## BRANO SELEZIONATO

+--

Il protocollo per l’utilizzo delle cellule iPS nel trattamento della malattia di Parkinson (PD) è stato sviluppato da un gruppo di ricercatori guidati da J. Takahashi, neurochirurgo del CiRA presso l’Università di Kyoto. La malattia di Parkinson è causata dalla progressiva degenerazione dei neuroni specializzati nella produzione di dopamina, la cui insufficienza provoca un declino delle capacità motorie che porta ai sintomi caratteristici della malattia. I neuroni colpiti si trovano nella zona del cervello denominata sostanza nera: una perdita cospicua di tali neuroni causa la mancanza di una corretta stimolazione dei recettori coinvolti nel movimento.
Partendo dalle cellule iPS, il gruppo di ricercatori giapponesi ha messo in coltura dei progenitori dopaminergici che verranno iniettati, con un apposito dispositivo, nel cervello del paziente, per sostituire i neuroni degenerati. Il CiRA ha deciso di produrre le staminali pluripotenti indotte partendo da donatori sani con tipi cellulari specifici che hanno minore probabilità di provocare rigetto. Di conseguenza, i pazienti riceveranno un immunosoppressore standard durante la procedura, trattandosi di un trapianto allogenico. Il trial prevede l’iniezione di 5 milioni di cellule in ciascuno dei 7 pazienti coinvolti, che verranno seguiti per 2 anni dopo il trattamento. L’unico centro di riferimento per questa sperimentazione è il Kyoto University Hospital e lo studio è autorizzato dal Pharmaceutical and Medical Devices Agency (PMDA).

+--

## SVOLGI QUANTO SEGUE
**a.** Elenca tutti gli enti e le istituzioni nominati nel brano sul Parkinson.
**b.** Scrivi il seguito del brano sul Parkinson, partendo da dopo la sua ultima frase.

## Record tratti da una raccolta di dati
+--

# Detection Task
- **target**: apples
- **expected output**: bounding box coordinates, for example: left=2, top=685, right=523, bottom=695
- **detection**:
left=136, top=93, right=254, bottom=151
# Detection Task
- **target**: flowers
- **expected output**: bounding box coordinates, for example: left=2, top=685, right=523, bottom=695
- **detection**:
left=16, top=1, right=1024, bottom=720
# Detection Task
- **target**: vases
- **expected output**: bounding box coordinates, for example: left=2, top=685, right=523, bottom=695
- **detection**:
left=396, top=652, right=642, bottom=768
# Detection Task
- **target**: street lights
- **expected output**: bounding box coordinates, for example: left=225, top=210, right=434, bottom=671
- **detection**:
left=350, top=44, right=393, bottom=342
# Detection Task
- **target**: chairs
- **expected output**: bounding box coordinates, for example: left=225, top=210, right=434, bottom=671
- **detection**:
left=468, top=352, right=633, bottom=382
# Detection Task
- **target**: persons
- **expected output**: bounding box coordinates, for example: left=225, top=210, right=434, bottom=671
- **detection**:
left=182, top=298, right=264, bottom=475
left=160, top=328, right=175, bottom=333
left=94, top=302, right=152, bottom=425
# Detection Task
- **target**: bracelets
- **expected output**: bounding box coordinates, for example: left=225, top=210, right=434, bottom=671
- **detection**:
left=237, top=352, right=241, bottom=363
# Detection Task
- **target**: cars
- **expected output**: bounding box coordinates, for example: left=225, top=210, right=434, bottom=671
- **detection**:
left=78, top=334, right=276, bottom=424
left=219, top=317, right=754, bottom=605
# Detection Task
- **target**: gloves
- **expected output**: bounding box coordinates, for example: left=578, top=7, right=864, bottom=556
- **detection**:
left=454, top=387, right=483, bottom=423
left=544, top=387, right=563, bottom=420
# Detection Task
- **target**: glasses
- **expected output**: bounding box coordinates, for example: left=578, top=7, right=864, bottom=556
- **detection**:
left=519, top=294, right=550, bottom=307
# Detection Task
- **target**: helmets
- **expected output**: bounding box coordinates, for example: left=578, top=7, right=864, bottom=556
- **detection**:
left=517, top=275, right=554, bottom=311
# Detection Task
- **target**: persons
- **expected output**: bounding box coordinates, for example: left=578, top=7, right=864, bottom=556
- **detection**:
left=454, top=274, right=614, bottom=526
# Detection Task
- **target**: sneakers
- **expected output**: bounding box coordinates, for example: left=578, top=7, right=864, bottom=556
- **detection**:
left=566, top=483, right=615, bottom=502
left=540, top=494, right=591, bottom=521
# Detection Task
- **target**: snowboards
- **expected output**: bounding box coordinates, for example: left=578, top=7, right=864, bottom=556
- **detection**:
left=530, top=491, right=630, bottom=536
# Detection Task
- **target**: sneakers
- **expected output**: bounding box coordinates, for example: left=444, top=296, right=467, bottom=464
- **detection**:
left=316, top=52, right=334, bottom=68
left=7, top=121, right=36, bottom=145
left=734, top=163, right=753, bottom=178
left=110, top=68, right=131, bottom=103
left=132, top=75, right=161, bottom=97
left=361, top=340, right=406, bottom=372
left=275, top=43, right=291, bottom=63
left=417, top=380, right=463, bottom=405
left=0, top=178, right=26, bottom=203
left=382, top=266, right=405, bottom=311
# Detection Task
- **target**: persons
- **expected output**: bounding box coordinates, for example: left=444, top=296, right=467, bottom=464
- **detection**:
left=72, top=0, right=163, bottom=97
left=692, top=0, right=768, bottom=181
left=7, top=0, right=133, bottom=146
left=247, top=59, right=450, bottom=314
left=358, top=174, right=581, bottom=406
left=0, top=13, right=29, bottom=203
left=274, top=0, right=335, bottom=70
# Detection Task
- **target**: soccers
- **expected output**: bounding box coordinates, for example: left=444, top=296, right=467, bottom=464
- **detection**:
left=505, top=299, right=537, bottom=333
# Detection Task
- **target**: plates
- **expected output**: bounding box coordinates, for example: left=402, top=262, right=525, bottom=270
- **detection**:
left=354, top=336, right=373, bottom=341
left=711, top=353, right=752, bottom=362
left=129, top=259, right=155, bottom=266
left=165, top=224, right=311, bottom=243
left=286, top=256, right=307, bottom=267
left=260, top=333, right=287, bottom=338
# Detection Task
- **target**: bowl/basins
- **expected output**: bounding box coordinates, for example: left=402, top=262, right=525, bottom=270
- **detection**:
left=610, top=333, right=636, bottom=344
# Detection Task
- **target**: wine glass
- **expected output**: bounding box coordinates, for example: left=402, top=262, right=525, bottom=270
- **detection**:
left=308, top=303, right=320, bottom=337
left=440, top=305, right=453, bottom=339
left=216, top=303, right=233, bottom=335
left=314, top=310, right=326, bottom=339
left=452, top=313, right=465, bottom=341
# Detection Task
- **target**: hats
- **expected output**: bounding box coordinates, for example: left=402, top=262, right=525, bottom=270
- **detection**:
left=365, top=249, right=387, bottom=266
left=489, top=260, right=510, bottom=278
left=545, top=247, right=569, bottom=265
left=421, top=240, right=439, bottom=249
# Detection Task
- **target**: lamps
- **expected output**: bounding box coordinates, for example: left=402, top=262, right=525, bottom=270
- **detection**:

+--

## RISPOSTE PER COMPITO
**a.**
CiRA
Università di Kyoto
Kyoto University Hospital
Pharmaceutical and Medical Devices Agency (PMDA)

**b.**
Lo studio in questione è un trial di Fase I, cioè il momento in cui le terapie vengono sperimentate per la prima volta su esseri umani; esso ha l’obiettivo di testare la sicurezza, in primis, e l’efficacia del trattamento, ma anche di comprendere come proseguire nel processo di ricerca. I pazienti inclusi nelle sperimentazioni di Fase I sono scelti secondo precisi criteri di arruolamento, e questi studi sono autorizzati sulla base dei dati ottenuti da antecedenti test preclinici scrupolosamente valutati. Nel caso del trial clinico giapponese, il passaggio precedente alla sperimentazione sui pazienti è stata la conferma che il trattamento fosse efficace su modelli di primati. Gli studi preclinici, pubblicati su Nature nell’agosto 2017, sono stati condotti, dallo stesso gruppo di ricerca, utilizzando scimmie precedentemente esposte a una sostanza neurotossica che causa sintomi simili al Parkinson: gli esemplari hanno mostrato un significativo miglioramento nel movimento nell’arco dei 2 anni successivi all’iniezione di cellule iPS umane nel cervello. Ricerche precedenti avevano dimostrato l’efficacia dei neuroni dopaminergici ottenuti da staminali embrionali umane, ma l’utilizzo di tessuti fetali resta un tema controverso e, in alcuni Stati, è una procedura vietata. Questo studio ha segnato una svolta perché ha confermato che i neuroni dopaminergici derivanti da cellule iPS sono altrettanto validi e sono più facili da ottenere, oltre ad essere eticamente meno problematici.